#### Dataset content

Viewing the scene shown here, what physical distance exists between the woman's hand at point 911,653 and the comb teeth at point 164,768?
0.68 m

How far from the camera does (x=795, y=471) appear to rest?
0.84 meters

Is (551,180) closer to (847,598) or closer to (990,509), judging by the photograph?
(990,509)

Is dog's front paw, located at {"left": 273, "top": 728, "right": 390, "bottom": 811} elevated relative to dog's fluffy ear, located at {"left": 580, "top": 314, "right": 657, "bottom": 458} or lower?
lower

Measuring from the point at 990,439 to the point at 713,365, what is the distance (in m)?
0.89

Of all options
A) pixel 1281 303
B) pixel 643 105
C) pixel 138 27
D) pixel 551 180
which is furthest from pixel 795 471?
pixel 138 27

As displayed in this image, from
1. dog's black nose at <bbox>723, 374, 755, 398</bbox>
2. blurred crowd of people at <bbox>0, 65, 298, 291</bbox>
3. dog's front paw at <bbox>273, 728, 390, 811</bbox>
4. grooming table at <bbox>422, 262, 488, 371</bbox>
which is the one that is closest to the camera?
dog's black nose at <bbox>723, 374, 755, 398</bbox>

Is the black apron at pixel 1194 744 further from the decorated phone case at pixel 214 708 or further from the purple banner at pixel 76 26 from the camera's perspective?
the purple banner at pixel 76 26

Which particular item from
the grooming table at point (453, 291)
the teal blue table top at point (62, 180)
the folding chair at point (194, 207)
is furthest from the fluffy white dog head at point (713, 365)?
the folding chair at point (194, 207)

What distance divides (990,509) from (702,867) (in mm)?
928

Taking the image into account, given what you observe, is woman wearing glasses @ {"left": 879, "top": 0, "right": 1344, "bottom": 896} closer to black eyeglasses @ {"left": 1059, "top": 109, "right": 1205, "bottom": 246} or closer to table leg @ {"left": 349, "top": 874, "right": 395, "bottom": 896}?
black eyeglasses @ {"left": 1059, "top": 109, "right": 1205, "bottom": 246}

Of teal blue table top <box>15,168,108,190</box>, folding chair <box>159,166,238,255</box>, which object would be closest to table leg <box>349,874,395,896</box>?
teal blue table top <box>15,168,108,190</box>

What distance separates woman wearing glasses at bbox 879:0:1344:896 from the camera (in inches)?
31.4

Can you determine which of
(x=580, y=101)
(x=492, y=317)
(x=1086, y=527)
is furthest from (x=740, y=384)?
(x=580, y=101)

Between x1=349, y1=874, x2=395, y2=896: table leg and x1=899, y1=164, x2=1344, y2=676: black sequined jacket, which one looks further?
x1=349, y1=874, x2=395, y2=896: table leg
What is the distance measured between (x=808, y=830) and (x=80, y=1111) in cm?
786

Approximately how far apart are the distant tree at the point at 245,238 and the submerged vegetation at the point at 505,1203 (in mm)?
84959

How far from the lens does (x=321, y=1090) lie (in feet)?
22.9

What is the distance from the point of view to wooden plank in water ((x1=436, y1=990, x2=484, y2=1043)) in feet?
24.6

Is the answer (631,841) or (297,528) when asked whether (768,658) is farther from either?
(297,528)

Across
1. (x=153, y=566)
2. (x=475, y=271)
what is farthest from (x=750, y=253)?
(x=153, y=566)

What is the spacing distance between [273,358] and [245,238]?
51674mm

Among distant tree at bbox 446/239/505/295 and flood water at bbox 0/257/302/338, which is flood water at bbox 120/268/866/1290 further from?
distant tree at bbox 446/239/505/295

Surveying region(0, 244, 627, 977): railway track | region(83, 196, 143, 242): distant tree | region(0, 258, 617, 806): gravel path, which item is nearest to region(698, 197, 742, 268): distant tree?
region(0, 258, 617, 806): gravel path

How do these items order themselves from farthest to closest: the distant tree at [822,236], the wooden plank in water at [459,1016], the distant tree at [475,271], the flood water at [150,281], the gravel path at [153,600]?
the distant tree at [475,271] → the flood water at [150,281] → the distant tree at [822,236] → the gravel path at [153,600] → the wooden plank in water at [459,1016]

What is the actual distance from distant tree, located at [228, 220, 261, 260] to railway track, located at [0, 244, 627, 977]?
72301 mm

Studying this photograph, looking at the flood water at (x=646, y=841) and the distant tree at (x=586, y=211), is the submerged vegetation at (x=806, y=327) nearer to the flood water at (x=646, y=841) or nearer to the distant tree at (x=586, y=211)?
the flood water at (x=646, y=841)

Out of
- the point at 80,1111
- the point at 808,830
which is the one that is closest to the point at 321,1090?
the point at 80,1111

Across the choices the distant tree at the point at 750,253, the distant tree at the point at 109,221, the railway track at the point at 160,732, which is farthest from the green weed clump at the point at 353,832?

#### Written task
Starting at the line that contains "Studying this photograph, looking" and ending with the last line of the records above, lay out those lines as a numbered list, leaving out any blank lines.

#### The result
1. Studying this photograph, looking at the flood water at (x=646, y=841) and the distant tree at (x=586, y=211), is the submerged vegetation at (x=806, y=327) nearer to the flood water at (x=646, y=841) or nearer to the distant tree at (x=586, y=211)?
2. the flood water at (x=646, y=841)
3. Out of
4. - the point at 80,1111
5. - the point at 808,830
6. which is the one that is closest to the point at 321,1090?
7. the point at 80,1111
8. Across the choices the distant tree at the point at 750,253, the distant tree at the point at 109,221, the railway track at the point at 160,732, which is farthest from the green weed clump at the point at 353,832?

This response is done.